# Problem
Carry over every entry exactly as written, though not the pictures it contains.

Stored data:
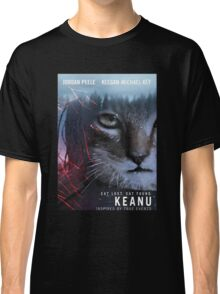 keanu the movie comedy 2016 Classic T-Shirt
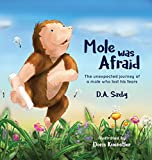 Mole Was Afraid: The unexpected journey of a mole who lost his fears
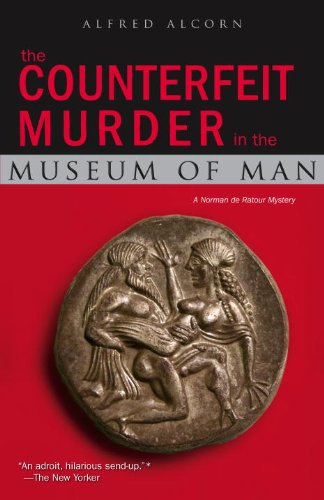 The Counterfeit Murder in the Museum of: Alfred Alcorn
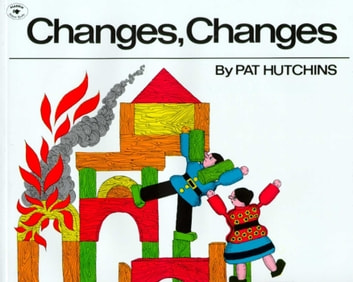 Changes, Changes ebook by Pat Hutchins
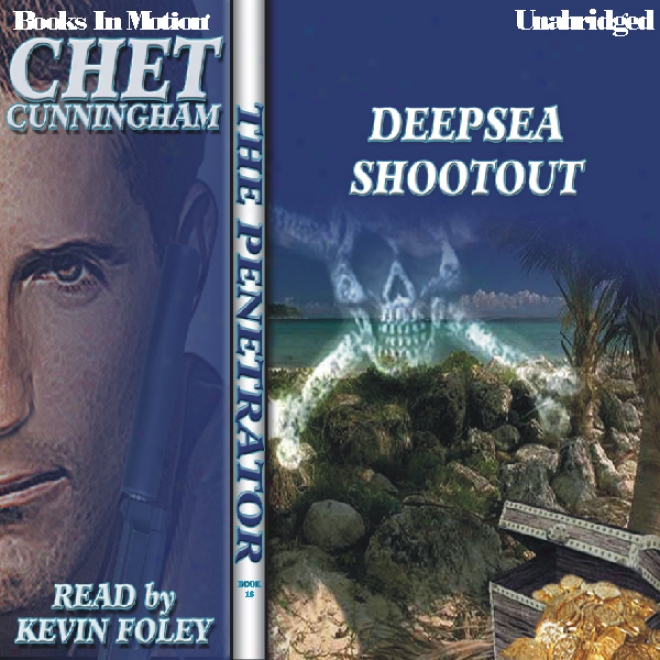 Deepsea Shootout: The Penetrator Series, Book 16 (unabridged)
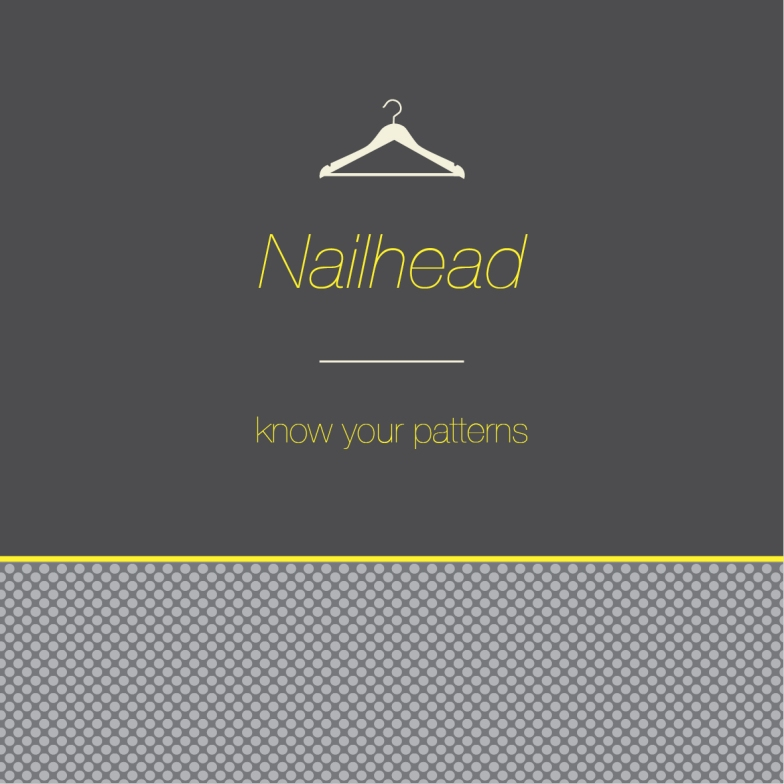 Know your pattern- nailhead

# Task response
 keanu the movie comedy 2016 Classic T-Shirt
 Mole Was Afraid: The unexpected journey of a mole who lost his fears
 The Counterfeit Murder in the Museum of: Alfred Alcorn
 Changes, Changes ebook by Pat Hutchins
 Deepsea Shootout: The Penetrator Series, Book 16 (unabridged)
 Know your pattern- nailhead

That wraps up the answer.